In this example, the value logged in the console was 4, but when I typed "score" in the console to see its value, the value of score was 5.

Well, when using "variable++", you increment the value by one. But if you use the "variable += [someValue]", you increment the value by any value you'd like. Maybe now you want to increment the variable by only one, but what if later on you decide, that you need to increment with a higher value? Then you have to search for your "variable++" line, and fix it, while if you have the "variable += [otherVariable]", you just change the "otherVariable" and you are done.

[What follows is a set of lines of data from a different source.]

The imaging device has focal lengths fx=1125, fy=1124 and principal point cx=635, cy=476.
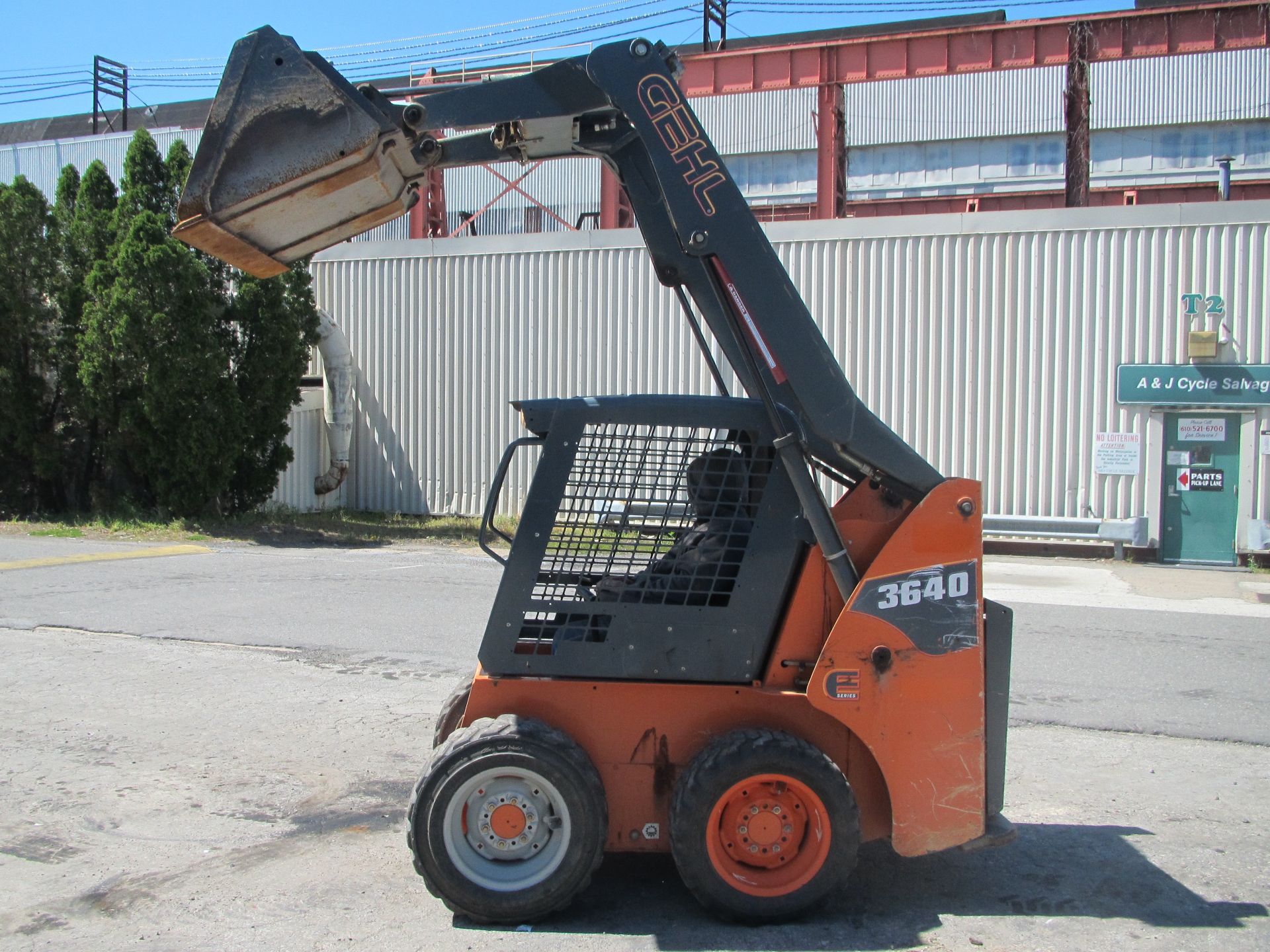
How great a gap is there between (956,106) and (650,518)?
32804 mm

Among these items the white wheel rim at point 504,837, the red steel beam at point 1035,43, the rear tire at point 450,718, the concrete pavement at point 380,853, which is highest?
the red steel beam at point 1035,43

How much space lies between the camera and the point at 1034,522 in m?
17.5

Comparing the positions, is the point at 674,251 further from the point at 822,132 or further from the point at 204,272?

I see! That makes perfect sense. Thank you for taking the time to respond to my question.

Simon Coates
Simon Coates
28,694 Points

this is true. Soft coding is good practice and is more flexible. However variable++ is typically something you'd see in a loop. In that instance, you may only ever be going forward one, so there no ambiguity about where the implicit 1 comes from. I looked at while loop code examples for c#, Java, and javascript at microsoft, oracle and mozilla respectively. In all instances, the increment syntax was used. (Additionally Steven Parker is right - inevitably - about the pre and postfix distinction. However, it doesn't really matter if the increment is the only thing in a statement.)